Among the aforementioned strategies, another approach tends to focus on a series of acquisitions targeting specialised medical services. Oncoclínicas has been active in acquiring oncology companies.[14] Fleury Group directed its attention to orthopaedic companies;[15] on the other hand, Vision One, an investment company of XP, decided to focus on ophthalmology clinical centres and hospitals.[16] Nonetheless, 2024 is expected to be a year for the further integration of previous transactions. Healthcare deals in the past years have reached unprecedented levels; hence, rather than acquiring additional businesses, larger groups may be keen to focus on how to better improve intra-group integration for better efficiency.

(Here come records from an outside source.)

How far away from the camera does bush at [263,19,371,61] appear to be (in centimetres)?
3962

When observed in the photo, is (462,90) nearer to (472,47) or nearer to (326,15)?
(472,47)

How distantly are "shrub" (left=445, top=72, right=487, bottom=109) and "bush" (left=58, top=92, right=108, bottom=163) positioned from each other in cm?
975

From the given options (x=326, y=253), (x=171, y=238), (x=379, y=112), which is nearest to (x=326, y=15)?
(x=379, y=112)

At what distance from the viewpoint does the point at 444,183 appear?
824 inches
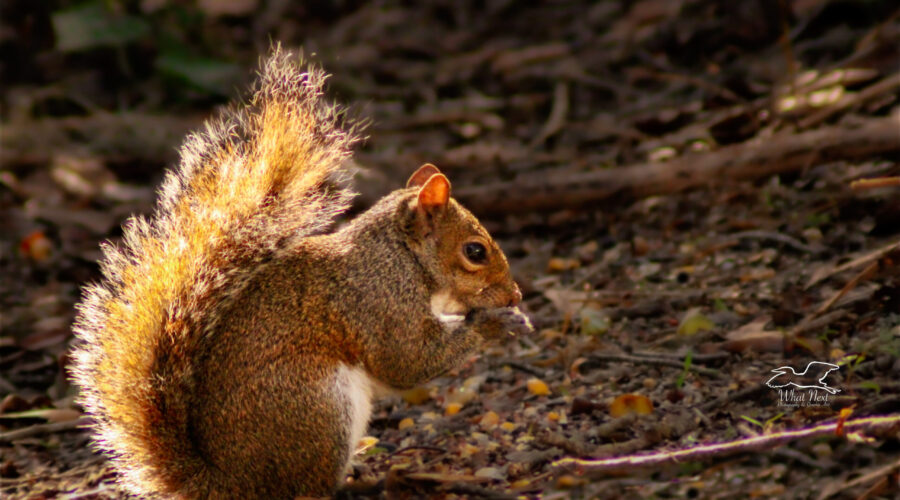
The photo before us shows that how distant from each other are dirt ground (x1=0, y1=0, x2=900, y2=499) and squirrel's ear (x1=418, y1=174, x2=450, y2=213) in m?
0.91

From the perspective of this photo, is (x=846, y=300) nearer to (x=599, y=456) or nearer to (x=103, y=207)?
(x=599, y=456)

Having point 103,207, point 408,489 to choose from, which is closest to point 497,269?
point 408,489

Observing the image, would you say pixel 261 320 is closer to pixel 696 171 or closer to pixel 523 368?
pixel 523 368

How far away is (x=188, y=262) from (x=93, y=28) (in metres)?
4.88

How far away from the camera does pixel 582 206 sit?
5250mm

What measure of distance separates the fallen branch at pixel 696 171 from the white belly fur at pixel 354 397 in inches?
89.8

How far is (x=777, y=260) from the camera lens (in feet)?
14.3

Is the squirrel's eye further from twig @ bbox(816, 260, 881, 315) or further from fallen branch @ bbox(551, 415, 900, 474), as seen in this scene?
twig @ bbox(816, 260, 881, 315)

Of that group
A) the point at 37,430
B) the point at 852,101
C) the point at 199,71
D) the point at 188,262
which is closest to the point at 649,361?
the point at 188,262

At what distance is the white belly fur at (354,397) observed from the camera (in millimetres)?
3098

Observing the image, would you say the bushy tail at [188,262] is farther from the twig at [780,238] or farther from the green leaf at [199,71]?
the green leaf at [199,71]

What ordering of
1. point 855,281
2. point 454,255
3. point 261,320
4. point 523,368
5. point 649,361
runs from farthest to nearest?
point 523,368
point 649,361
point 454,255
point 855,281
point 261,320

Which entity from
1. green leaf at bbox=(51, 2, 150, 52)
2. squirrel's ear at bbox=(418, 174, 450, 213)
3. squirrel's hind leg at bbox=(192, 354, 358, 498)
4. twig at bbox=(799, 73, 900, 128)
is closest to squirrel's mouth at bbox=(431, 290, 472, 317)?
squirrel's ear at bbox=(418, 174, 450, 213)

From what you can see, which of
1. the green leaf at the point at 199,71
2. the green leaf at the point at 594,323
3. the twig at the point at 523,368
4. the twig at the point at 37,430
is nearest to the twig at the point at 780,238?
the green leaf at the point at 594,323
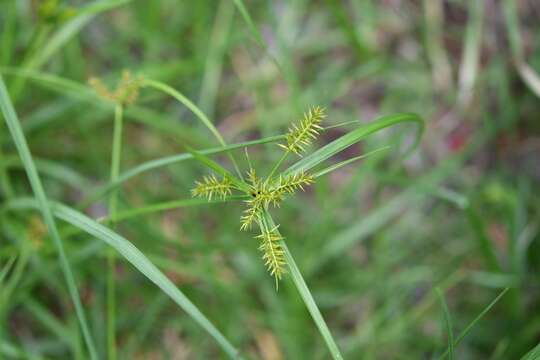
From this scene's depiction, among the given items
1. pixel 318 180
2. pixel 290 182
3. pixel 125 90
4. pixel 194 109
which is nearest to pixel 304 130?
pixel 290 182

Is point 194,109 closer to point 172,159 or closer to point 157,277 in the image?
point 172,159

Life sciences deals in Brazil: solutions for structuring deals

As we have seen above, Covid-19 did not completely halt M&A activity in Brazil, but rather reshaped the drivers and legal solutions required to tackle the challenges in the sector. From a legal perspective, the impact of Covid-19 in Brazilian M&A is mostly seen on the: (1) due diligence exercise; (2) negotiation of risk allocation; and (3) alternative consideration provisions.

Due diligence

The due diligence exercise aims at enabling the prospective buyer to identify the target's material assets, rights, duties and liabilities. As a result of the Covid-19 pandemic, the scope and depth of legal due diligence concentrated mostly on three areas: (1) regulatory; (2) material contracts; and (3) intellectual property. The reasons behind this relate to the following: (1) Brazilian authorities have enacted several resolutions and laws changing the rules for marketing, labelling, manufacturing, importing, exporting and commercialising medical products/raw materials; (2) the prospective buyer will require assurance that the supply chain is not easily disrupted; and (3) MedTechs have been on the rise and, thus, the prospective buyer will require assurance that the new technology or innovation is lawfully owned by the target.

Risk allocation

Based on the conclusions of the due diligence exercise, the parties negotiate the risk allocation of the business, that is, which liabilities the prospective buyer is willing to assume and what shall be covered by the seller's indemnity obligations. Therefore, both the representation and warranties, and indemnification package are thoroughly negotiated, which may include the negotiation of collateral to the buyer's benefit, such as insurance coverage, partial withholding of the purchase price or the creation of an escrow account.

Payment structure

Given the unavailability of cash, larger health groups may be keen to structure part of the payment of the purchase price through either: (1) earn-out provisions; or (2) the delivery of shares issued by the prospective buyer. Earn-out provisions are commonly negotiated when there is uncertainty with respect to the value of the target, in which case, the parties agree on a lower purchase price, and, on the achievement of certain milestones (eg, earnings before interest, tax, depreciation and amortisation (EBITDA)) by the target, the prospective buyer pays an additional amount to the sellers. Another alternative to tackle this cash-restriction challenge is for the prospective buyer to pay the purchase price with shares issued by the prospective buyer.

Conclusion

It is still too early to see how health and life sciences M&A will be fully reshaped after the Covid-19 pandemic, but, certainly, in the recent past, it is fair to say that we have already seen significant changes in terms of drivers, deal structuring, diligence and models, with an important trend towards collaborative approaches (ie, partnerships, joint ventures and collaborations) rather than pure equity acquisition. It will be interesting to observe the developments and present a bird's-eye view of the following years in perspective.

Notes


[8] With respect to the supply chain, the following article provides a more detailed approach to the specific opportunities for M&A on a global scale, surrounding procurement, manufacturing and distribution www.financierworldwide.com/is-covid-19-changing-the-rules-of-the-game-for-biopharmaceuticals-ma accessed 18 March 2024.